Docs, docs and more docs

ORGANISING a film festival is not necessarily a question of a multimillion-euro budget and years of experience. A few months ago, a group of people from Košice in their early twenties decided among themselves that the Slovak filmmaking scene needed stirring up. Now, some of the best-known local directors are heading to the eastern metropolis to take part in the country’s first documentary film festival, which takes place between April 28 and 30.

A scene from The Journey of Magdaléna Robinsonová by Marek Šulík. A scene from The Journey of Magdaléna Robinsonová by Marek Šulík. (Source: Courtesy of Forum.DOCsk)

ORGANISING a film festival is not necessarily a question of a multimillion-euro budget and years of experience. A few months ago, a group of people from Košice in their early twenties decided among themselves that the Slovak filmmaking scene needed stirring up. Now, some of the best-known local directors are heading to the eastern metropolis to take part in the country’s first documentary film festival, which takes place between April 28 and 30.

All the major Slovak film festivals, such as those in Bratislava, Trenčín and Piešťany, have sections dedicated to documentary films, but until now there has been no separate event focused solely on this genre.

Martin Kováčik, one of the organisers of Forum.DOCsk, as the new event is known, said he believes that Slovak documentary film “deserves its own national forum that should offer filmmakers a platform for professional and artistic exchange”.

With this conviction in mind, the young enthusiasts have developed a framework that should, under the most optimistic scenario, one day resemble the renowned Jihlava Documentary Film Festival held every autumn in the neighbouring Czech Republic.

Apart from offering a comprehensive overview of domestic documentary production, Forum.DOCsk will include a series of panel discussions bringing professionals and the public together and, from next year on, a competition section for new Slovak documentaries. In the future, the festival could even expand to the international level, serving as a meeting point for film professionals from the neighbouring Visegrad countries, if not the whole of central and south-eastern Europe.

Though the first, pilot event will be run “on a testing mode”, local cinemagoers can look forward to a rich programme of attractive screenings, meetings and side events, Kováčik said.

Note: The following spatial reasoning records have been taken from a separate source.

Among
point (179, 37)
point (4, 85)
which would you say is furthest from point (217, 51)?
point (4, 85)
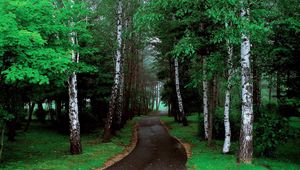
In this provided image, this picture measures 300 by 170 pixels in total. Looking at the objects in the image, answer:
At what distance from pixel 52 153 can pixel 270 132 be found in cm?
1257

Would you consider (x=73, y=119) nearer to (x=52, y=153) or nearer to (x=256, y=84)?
(x=52, y=153)

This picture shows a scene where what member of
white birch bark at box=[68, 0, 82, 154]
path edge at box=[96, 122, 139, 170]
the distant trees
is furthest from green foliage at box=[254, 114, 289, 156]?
white birch bark at box=[68, 0, 82, 154]

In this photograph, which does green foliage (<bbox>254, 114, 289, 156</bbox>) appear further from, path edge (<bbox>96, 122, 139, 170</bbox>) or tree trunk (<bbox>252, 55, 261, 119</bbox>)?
path edge (<bbox>96, 122, 139, 170</bbox>)

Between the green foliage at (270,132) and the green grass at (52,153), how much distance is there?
8475mm

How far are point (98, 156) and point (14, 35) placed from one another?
9.05 meters

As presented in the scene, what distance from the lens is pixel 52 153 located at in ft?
66.5

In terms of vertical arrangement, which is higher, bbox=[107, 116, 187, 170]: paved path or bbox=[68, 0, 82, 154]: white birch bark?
bbox=[68, 0, 82, 154]: white birch bark

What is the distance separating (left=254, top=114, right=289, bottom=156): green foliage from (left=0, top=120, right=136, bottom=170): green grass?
8.48 m

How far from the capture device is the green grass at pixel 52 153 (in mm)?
16438

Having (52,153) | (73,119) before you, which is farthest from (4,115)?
(52,153)

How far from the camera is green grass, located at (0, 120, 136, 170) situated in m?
16.4

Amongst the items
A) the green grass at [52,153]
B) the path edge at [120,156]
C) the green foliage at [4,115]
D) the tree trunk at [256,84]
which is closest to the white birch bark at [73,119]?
the green grass at [52,153]

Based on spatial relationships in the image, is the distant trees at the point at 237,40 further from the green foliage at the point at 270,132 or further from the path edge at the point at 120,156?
the path edge at the point at 120,156

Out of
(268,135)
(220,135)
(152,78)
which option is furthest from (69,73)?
(152,78)
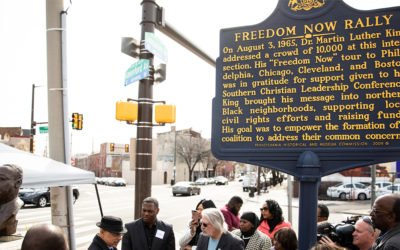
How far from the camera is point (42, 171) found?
4.70m

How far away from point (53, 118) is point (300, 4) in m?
4.09

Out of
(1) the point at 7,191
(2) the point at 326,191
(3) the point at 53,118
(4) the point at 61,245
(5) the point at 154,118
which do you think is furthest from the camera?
(2) the point at 326,191

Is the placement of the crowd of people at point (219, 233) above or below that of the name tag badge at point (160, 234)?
above

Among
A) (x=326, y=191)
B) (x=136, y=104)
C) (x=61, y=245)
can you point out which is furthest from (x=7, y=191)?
(x=326, y=191)

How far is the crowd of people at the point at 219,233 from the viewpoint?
7.09ft

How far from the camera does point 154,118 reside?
19.5ft

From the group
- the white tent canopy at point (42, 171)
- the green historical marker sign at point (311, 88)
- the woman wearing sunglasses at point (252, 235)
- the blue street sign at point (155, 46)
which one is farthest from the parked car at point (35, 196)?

“Viewers will have the opportunity to familiarise themselves with virtually the whole history of Slovak documentary film, from the post-war period until today,” he told The Slovak Spectator.

The films have been divided into four sections, namely The Accursed Poets of Slovak Documentary Film, Prologue ’90, Generation ’90 and New Season, each covering a different period of local film production.

The biggest successes of recent years, such as Juraj Lehotský’s Blind Loves (Slepé lásky) or Marko Škop’s Osadné, have deliberately been excluded from the programme of around 50 screenings in total, which will instead feature, for example, well-known directors’ unknown débuts or student films.

“Moreover, Forum.DOCsk will screen movies made by authors who are known as feature movie directors rather than documentary filmmakers, which is most often due to the fact that immediately after they completed their first documentary, the former regime forced them to give up tackling thorny issues,” Kováčik remarked.

Among these films will be Štefan Uher’s Marked by Darkness (Poznačení tmou), from 1959, and In the Slow Line (Na vedľajšej koľaji) by Martin Hollý, from 1957.

However, the organisers emphasised that a film festival ought to bring not only good movies but, even more importantly, an interaction between the audience and the authors as well as among film professionals themselves. That is why they have invited a number of interesting guests to attend this year’s event.

Those who have accepted the invitation include directors Peter Kerekeš, Marek Šulík, Jaroslav Vojtek, Peter Begányi, Róbert Kirchhoff, Ivan Ostrochovský and Tina Diosi, scriptwriter Marek Leščák, and film theoreticians Mária Ferenčuhová, Martin Ciel and Martin Kaňuch.

Kaňuch, who is also the editor-in-chief of the Kino-Ikon film magazine published twice a year by the Slovak Film Institute, said he and his colleagues greatly appreciate the Forum.DOCsk initiative.

“We cannot but welcome it when someone wants to contribute to the development of our film culture, and especially if it is outside the traditional centres located in western Slovakia,” he told The Slovak Spectator, adding that creating an annual event dedicated exclusively to documentary production is in his opinion a praiseworthy idea.

“This genre was for a long time deprived of its due place at our festivals, which only here and there present Slovak documentaries,” he said. “So I hope Forum.DOCsk will help to propel this genre to the forefront, all the more so because our country boasts many prominent names who have achieved considerable success both at home and abroad and whose voices should be heard so that future generations can follow in their footsteps.”